WORK REQUEST: Among the lines below, copy each one in which "iPhone" appears.

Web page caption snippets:
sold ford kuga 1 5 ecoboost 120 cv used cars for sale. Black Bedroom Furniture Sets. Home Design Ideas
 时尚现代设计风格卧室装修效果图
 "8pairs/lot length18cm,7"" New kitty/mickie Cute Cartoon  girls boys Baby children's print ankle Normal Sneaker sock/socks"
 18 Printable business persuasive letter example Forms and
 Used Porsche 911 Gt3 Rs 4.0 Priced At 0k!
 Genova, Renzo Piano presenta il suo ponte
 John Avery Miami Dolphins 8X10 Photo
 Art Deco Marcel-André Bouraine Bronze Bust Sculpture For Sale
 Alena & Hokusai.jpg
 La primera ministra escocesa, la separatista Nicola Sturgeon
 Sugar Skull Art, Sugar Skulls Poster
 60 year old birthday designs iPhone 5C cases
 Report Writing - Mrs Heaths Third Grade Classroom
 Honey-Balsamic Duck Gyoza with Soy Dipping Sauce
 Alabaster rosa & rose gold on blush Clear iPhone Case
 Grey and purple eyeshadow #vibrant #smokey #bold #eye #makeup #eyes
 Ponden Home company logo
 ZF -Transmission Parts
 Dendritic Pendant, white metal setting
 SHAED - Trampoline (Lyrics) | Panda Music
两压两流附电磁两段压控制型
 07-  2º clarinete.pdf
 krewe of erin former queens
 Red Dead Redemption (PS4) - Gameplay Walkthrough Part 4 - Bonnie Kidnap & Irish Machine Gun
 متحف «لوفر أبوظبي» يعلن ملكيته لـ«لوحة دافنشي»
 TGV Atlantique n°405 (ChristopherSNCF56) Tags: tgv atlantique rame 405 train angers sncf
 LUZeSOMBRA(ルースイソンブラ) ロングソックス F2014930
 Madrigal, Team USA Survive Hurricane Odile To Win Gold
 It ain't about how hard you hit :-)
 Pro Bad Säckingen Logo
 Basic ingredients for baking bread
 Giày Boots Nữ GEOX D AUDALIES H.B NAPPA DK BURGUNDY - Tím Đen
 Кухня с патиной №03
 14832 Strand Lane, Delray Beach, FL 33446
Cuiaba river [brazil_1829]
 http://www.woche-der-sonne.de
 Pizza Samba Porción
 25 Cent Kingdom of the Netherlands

SOLUTION FOR THIS PROBLEM:
 60 year old birthday designs iPhone 5C cases
 Alabaster rosa & rose gold on blush Clear iPhone Case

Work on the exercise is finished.